La jurisprudence distingue clairement :
- Les allocations chômage perçues par le salarié ne sont pas déduites du montant total dû au titre de l’indemnité d’éviction.
- L’employeur peut être contraint par décision judiciaire à rembourser à France Travail les allocations versées au salarié (dans la limite de 6 mois).
Exemple :
situation | conséquence |
---|---|
allocations chômage perçues | non déduites pour le salarié |
remboursement France Travail | employeur rembourse jusqu’à 6 mois maxi |
Cette règle assure que le salarié retrouve sa situation antérieure sans pénalité financière liée à son éviction injustifiée.

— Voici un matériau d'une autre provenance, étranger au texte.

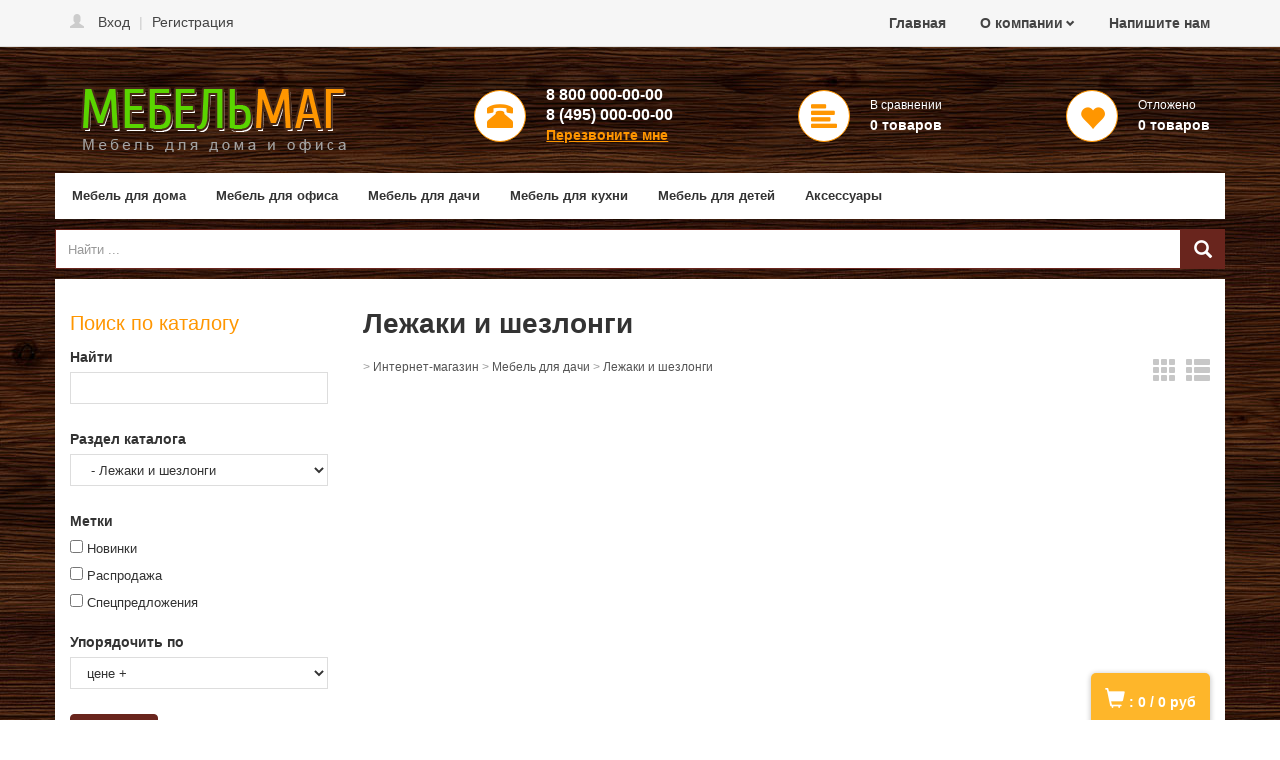

--- FILE ---
content_type: text/css
request_url: http://ex81.alltrades.ru/css/menu81.css
body_size: 1742
content:
#catalog-title {
  display: none;
}
#catalog-title:hover {
  color: #fff;
  background-color: #e68700;
}
#cat-toggler {
  display: none;
  float: right;
  margin-top: 5px;
  color: #fff;
  cursor: pointer;
}
#vendors-block UL.categories > LI {
  display: block;
  font-weight: 600;
  border-top: solid 1px #eee;
  position: relative;
}
#vendors-block .categories LI A {
  display: block;
  color: #333;
  font-size: 13px;
  padding: 12px 0;
  text-transform: uppercase;
}
#vendors-block .categories A:hover {
  text-decoration: none;
  background: #f6f6f6;
}
#top-cat-container {
  display: none;
  position: fixed;
  top: 0;
  bottom: 0;
  left: 0px;
  right: 0;
  z-index: 1001;
  overflow-y: auto;
  overflow-x: hidden;
  background-color: #fff;
  -webkit-box-shadow: 3px 3px 3px 0px rgba(0, 0, 0, 0.1);
  -moz-box-shadow: 3px 3px 3px 0px rgba(0, 0, 0, 0.1);
  box-shadow: 3px 3px 3px 0px rgba(0, 0, 0, 0.1);
}
.cat-left-indent {
  display: block !important;
}
.user-left-indent {
  left: 0 !important;
}
nav#main-menu {
  position: relative;
  color: #333;
  border: solid 2px #fff;
  border-radius: 0px;
  background: #fff;
  padding: 0;
}
.cat-title-indent {
  right: -80px !important;
  border-bottom: none !important;
}
#menu-toggler {
  float: right;
  border: solid 2px #73bd0a;
  padding: 7px;
  border-radius: 50%;
  font-size: 17px;
}
.menu-toggler-rotate {
  transform: rotate(180deg);
}
UL.menu {
  display: flex;
  flex-wrap: wrap;
  clear: both;
  position: relative;
  margin-bottom: 0px;
}
UL#vendors-ul {
  display: block;
  clear: both;
  position: relative;
  margin-bottom: 0px;
}
.glyph-rotate {
  -ms-transform: rotate(90deg);
  /* IE 9 */
  -webkit-transform: rotate(90deg);
  /* Chrome, Safari, Opera */
  transform: rotate(90deg);
}
UL.menu > LI,
UL#vendors-ul > LI {
  display: block;
  font-weight: 600;
}
@media (min-width: 768px) {
  UL.menu > LI:hover > UL.mob-subcategories {
    display: inline-flex;
    flex-wrap: wrap;
  }
}
UL.menu > LI > A,
UL#vendors-ul > LI > A {
  color: #333;
  display: block;
  font-size: 13px;
  padding: 12px 15px;
  border-bottom: 0;
}
UL.menu > LI:hover {
  background-color: #f6f6f6;
  text-decoration: none;
}
UL.menu > LI:hover > A {
  text-decoration: none;
}
UL#vendors-ul > LI > A:hover {
  text-decoration: none;
}
UL.menu > LI I.cat-i {
  display: none;
  float: right;
  padding: 7px 0 0;
  margin: 2px 2px 0 0;
  width: 40px;
  height: 38px;
  font-size: 20px;
  line-height: 22px;
  font-style: normal;
  cursor: pointer;
  text-align: center;
  border: solid 1px #e7e7e7;
  border-radius: 50%;
  background: #fff;
}
UL.mob-subcategories > LI {
  width: 25%;
  border-bottom: dotted 1px #e4e4e4;
}
UL.mob-subcategories > LI I.cat-i {
  display: none;
  float: right;
  padding: 8px 0 0;
  height: 34px;
  width: 34px;
  font-size: 18px;
  line-height: 17px;
  font-style: normal;
  cursor: pointer;
  text-align: center;
  background: #fff;
}
UL.menu > LI I.cat-s {
  float: right;
  right: 10px;
  font-size: 9px;
  top: 17px;
  color: #ff9600;
}
UL.mob-subcategories > LI I.cat-s {
  float: right;
  font-size: 9px;
  top: 15px;
  right: 10px;
}
UL.mob-subcategories {
  display: none;
  position: absolute;
  z-index: 1000;
  left: 0;
  right: 0;
  padding: 5px 0;
  background: #fff;
  border-radius: 0;
  background-color: #f6f6f6;
  border-top: solid 1px #ddd;
  box-shadow: 0px 5px 3px 0px rgba(0, 0, 0, 0.15);
}
UL.mob-subcategories LI:last-child > A {
  border: none;
}
UL.mob-subcategories > LI A {
  display: block;
  padding: 10px 15px;
  color: #333;
  font-weight: bold;
  font-size: 13px;
}
UL.mob-subcategories LI:hover {
  background: #f6f6f6;
}
UL.mob-subcategories LI A:hover {
  text-decoration: underline;
  background: #f6f6f6;
}
UL.mob-sub-subcategories {
  padding-bottom: 10px;
}
UL.mob-sub-subcategories > LI A {
  padding: 5px 15px;
  font-weight: normal;
  font-size: 12px;
}
@media (min-width: 768px) {
  UL.mob-subcategories > LI:hover > UL.mob-subcategories {
    display: block;
  }
}
UL.mob-subcategories LI A.active {
  font-weight: bold;
}
@media (max-width: 767px) {
  UL.menu {
    display: block;
  }
  UL.menu > LI I.cat-i,
  UL.mob-subcategories > LI I.cat-i {
    display: block;
    color: #ff9600;
    font-family: "Helvetica Neue", Helvetica, Arial, sans-serif;
  }
  UL.menu > LI I.cat-s,
  UL.mob-subcategories > LI I.cat-s {
    display: none;
  }
  UL.menu > LI > A,
  UL#vendors-ul > LI > A {
    padding: 12px 15px;
  }
  UL.menu > LI:first-child > A,
  UL#vendors-ul > LI:first-child > A {
    border-top: none;
  }
  nav#main-menu,
  nav#vendors-menu {
    position: relative;
    left: 0;
    right: 0;
    top: 0;
    margin: 0;
    padding: 0;
    border-radius: 0;
    border: none;
    box-shadow: none;
  }
  #catalog-title {
    display: block;
    float: none;
    margin: 0;
    font-size: 20px;
    font-weight: bold;
    color: #fff;
    padding: 15px;
    border: none;
    border-radius: 0px;
    cursor: pointer;
    font-family: "Helvetica Neue", Helvetica, Arial, sans-serif, sans-serif;
    background: #ff9600;
    border-bottom: solid 1px #e68700;
  }
  #vendors-title {
    float: none;
    margin: 0;
    font-size: 20px;
    font-weight: bold;
    color: #fff;
    padding: 15px;
    border: none;
    border-radius: 0px;
    font-family: "Helvetica Neue", Helvetica, Arial, sans-serif, sans-serif;
    background: #ff9600;
  }
  #catalog-title:hover,
  #vendors-title:hover {
    color: #fff;
  }
  #vendors-ul {
    display: none;
  }
  #cat-toggler,
  #vend-toggler {
    display: inline;
  }
  #main-menu,
  #vendors-menu {
    display: none;
  }
  UL.menu,
  UL#vendors-ul {
    border-top: 0;
  }
  UL.mob-subcategories {
    display: none;
    position: relative;
    z-index: 1;
    left: auto;
    top: auto;
    padding: 0 15px 20px;
    background: #f6f6f6;
    border-top: none;
    box-shadow: none;
  }
  UL.mob-subcategories > LI {
    width: 100%;
  }
  UL.mob-sub-subcategories {
    display: none;
    position: relative;
    z-index: 1;
    left: auto;
    top: auto;
    padding: 0 15px 20px;
    background: #f6f6f6;
    border-top: none;
    box-shadow: none;
  }
  UL.mob-subcategories LI A {
    display: block;
    padding: 10px;
    color: #333;
    font-size: 13px;
    border-bottom: none;
  }
  UL.mob-subcategories LI A:hover {
    background: #f6f6f6;
  }
  UL.mob-sub-subcategories > LI A {
    padding: 5px 10px;
    font-weight: normal;
    font-size: 12px;
  }
}
@media (max-width: 600px) {
  UL.menu > LI {
    display: block;
  }
}
@media (min-width: 768px) {
  nav#vendors-menu {
    display: none;
  }
  #vendors-title:hover {
    cursor: pointer;
  }
  #vendors-title:hover nav#vendors-menu {
    display: block;
  }
}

synthèse sur les droits et obligations en cas de réintégration après licenciement nul
En cas d’annulation judiciaire d’un licenciement nul, avec choix de la réintégration, le salarié reçoit uniquement une indemnité d’éviction. Les indemnités de rupture, comme celle liée au préavis ou au licenciement, ne se cumulent pas avec cette somme. Cette distinction protège l’équilibre entre employeurs et salariés lors du retour dans l’entreprise après une mesure jugée injuste. Mieux connaître ces règles permet à chacun, employeur comme salarié, d’anticiper les coûts et droits liés à une telle procédure.